October 02, 2010
from
ProjectCensored Website
Student Researchers: Dimitrina Semova, Joan Pedro, and Luis Luján (Complutense University
of Madrid) Ashley Jackson-Lesti, Ryan Stevens, Chris Marten, and Kristy Nelson
(Sonoma State University) Christopher Lue (Indian River State College) Cassie Barthel (St. Cloud State University)
Faculty Evaluators: Ana I. Segovia (Complutense University of Madrid) Julie Flohr and Mryna Goodman (Sonoma State University) Elliot D. Cohen (Indian River State College) Julie Andrzejewski (St.
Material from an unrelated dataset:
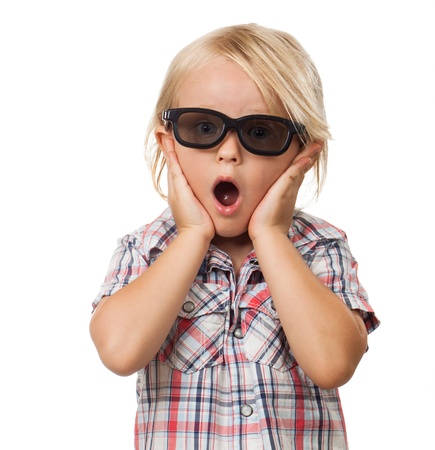 A surprised shocked and scared cute little boy wearing 3D glasses  Isolated on white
Cloud State University)
The US military is responsible for the most egregious and widespread
pollution of the planet, yet this information and accompanying
documentation goes almost entirely unreported.
In spite of the
evidence, the environmental impact of the US military goes largely
unaddressed by environmental organizations and was not the focus of
any discussions or proposed restrictions at the recent UN Climate
Change Conference in Copenhagen.
This impact includes uninhibited
use of fossil fuels, massive creation of greenhouse gases, and
extensive release of radioactive and chemical contaminants into the
air, water, and soil.
The extensive global operations of the US military (wars,
interventions, and secret operations on over one thousand bases
around the world and six thousand facilities in the United States)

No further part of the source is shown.